Littérature

États d’équilibre

  Écotopia
 (1975)

Le premier grand projet de son ministère après l’Indépendance, dit-il, consista à imposer aux habitants une économie domestique fondée sur l’état d’équilibre : tous les déchets alimentaires, les eaux usées et les ordures devaient être transformés en engrais organiques destinés aux terres cultivables, où ils entreraient à nouveau dans le cycle de production. Tous les foyers écotopiens ont donc pour obligation de trier leurs déchets afin d’en faire du compost ou des matériaux recyclables, ce qui doit exiger des efforts considérables de la part de chaque citoyen et mobiliser des armadas de camions-poubelles !

Selon le vice-ministre, le système des égouts hérité du passé était un simple mécanisme d’« élimination » des ordures. Les eaux usées et les déchets industriels n’étaient pas recyclés de manière productive, mais simplement rejetés, dans un état plus ou moins toxique, vers les rivières, les fleuves et les océans. C’était non seulement dangereux pour la santé publique et la vie des créatures aquatiques, mais cela représentait un gâchis inouï, une pollution inconcevable de la nature. Il ajoute en souriant que, si cette gabegie perdurait aujourd’hui, on y verrait une activité criminelle.

« Les documents que vous voyez là-bas, reprend-il, contiennent l’historique des sommes considérables dépensées pour la construction d’incinérateurs où l’on brûlait la vase des égouts. Leurs concepteurs étaient très fiers des cheminées d’où sortaient relativement peu de fumées toxiques. Nous avons bien sûr été accusés, comme nos prédécesseurs de Milwaukee, de “socialisme des égouts”. Nous avons néanmoins mis sur pied un système de séchage des boues et de production d’engrais naturels à l’échelon national. Au bout de sept ans, nous avons réussi à nous dispenser entièrement des engrais chimiques. Cela en partie grâce au recyclage des déchets autrefois déversés dans les égouts, en partie grâce à l’usage généralisé du compost, en partie aussi grâce à la rotation des récoltes et à l’adoption de nouvelles variétés de graines fixant l’azote, et en partie enfin par des méthodes inédites d’utilisation du fumier animal. Au cours de votre voyage en train, vous avez peut-être remarqué que nos animaux de ferme ne sont pas étroitement confinés comme les vôtres. Nous aimons que leurs conditions de vie s’approchent autant que possible de l’état naturel. Mais pas seulement pour des raisons sentimentales. Car nous évitons ainsi les gigantesques accumulations de fumier qui posent tant de problèmes dans vos parcs à bétail et vos élevages industriels de volaille. »

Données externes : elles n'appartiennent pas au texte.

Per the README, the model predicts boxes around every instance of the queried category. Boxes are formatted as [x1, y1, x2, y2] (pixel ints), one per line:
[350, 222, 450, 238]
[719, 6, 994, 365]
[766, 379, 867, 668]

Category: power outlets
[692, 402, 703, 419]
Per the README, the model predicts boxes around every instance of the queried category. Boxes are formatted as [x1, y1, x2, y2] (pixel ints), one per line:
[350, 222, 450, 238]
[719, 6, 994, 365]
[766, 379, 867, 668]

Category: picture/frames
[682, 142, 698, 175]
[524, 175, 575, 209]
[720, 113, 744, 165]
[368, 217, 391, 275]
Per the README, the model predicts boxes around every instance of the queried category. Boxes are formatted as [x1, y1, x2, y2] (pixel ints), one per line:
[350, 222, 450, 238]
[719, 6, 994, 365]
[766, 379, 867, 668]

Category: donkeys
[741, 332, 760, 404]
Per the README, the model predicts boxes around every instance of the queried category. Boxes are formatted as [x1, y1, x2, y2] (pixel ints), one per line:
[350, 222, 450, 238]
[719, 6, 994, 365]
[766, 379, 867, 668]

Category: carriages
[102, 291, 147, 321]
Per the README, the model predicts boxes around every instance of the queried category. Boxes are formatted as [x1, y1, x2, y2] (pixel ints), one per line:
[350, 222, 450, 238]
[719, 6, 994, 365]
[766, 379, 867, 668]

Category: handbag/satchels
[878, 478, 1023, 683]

Cet exposé plein de suffisance éveille bien sûr mon scepticisme et je l’interroge sur les inconvénients économiques d’un tel système. Mes questions se heurtent alors à un déni absolu.

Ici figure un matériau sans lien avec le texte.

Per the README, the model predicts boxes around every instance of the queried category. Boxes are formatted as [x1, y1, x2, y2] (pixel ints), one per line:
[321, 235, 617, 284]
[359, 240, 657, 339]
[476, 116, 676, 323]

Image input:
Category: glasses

« Tout au contraire, répond-il, notre système revient infiniment moins cher que le vôtre, si nous ajoutons tous les coûts. Beaucoup de vos dépenses passent à l’as ou sont volontairement dissimulées au public et à la postérité. À l’inverse, nous devons assumer tous les coûts. Sinon, nous ne saurions espérer atteindre ces états d’équilibre vitaux qui constituent notre premier objectif écologique et politique. Si, par exemple, nous avions entériné votre habitude de rejeter tous les déchets dans les cours d’eau, tôt ou tard quelqu’un d’autre aurait calculé (et supporté) les coûts résultant de la mort des fleuves et des lacs. Nous préférons le faire nous-mêmes. Il n’est guère aisé de quantifier certains de ces coûts. Mais nous avons réussi à en faire une estimation justifiant notre politique, d’autant que la taille de notre pays est raisonnable. »

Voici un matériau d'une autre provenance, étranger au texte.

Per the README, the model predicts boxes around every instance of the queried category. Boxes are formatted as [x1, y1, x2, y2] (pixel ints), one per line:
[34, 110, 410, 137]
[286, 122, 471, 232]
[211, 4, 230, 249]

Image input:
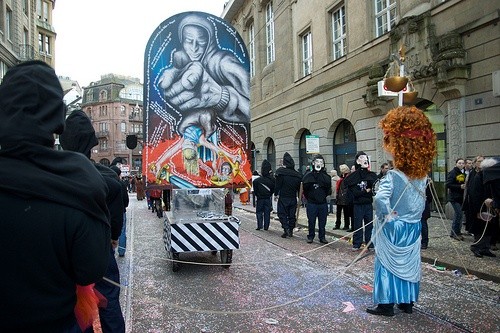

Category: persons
[446, 157, 466, 241]
[239, 170, 261, 208]
[364, 106, 438, 317]
[274, 152, 301, 238]
[59, 108, 171, 333]
[377, 161, 389, 181]
[252, 158, 273, 231]
[462, 155, 500, 257]
[325, 163, 355, 232]
[340, 151, 379, 249]
[422, 174, 434, 250]
[297, 165, 310, 208]
[301, 153, 332, 245]
[272, 172, 278, 214]
[0, 59, 113, 333]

Il me fournit alors les analyses détaillées sur lesquelles se fondent ses assertions, et que j’ai depuis examinées à loisir. Néanmoins, seules des recherches approfondies pourraient les confirmer ou les infirmer. Ces études semblent étonnamment fouillées. Mais la situation politique des Écotopiens a permis à leur gouvernement de prendre des mesures impensables dans une démocratie aussi contrôlée et verrouillée que la nôtre.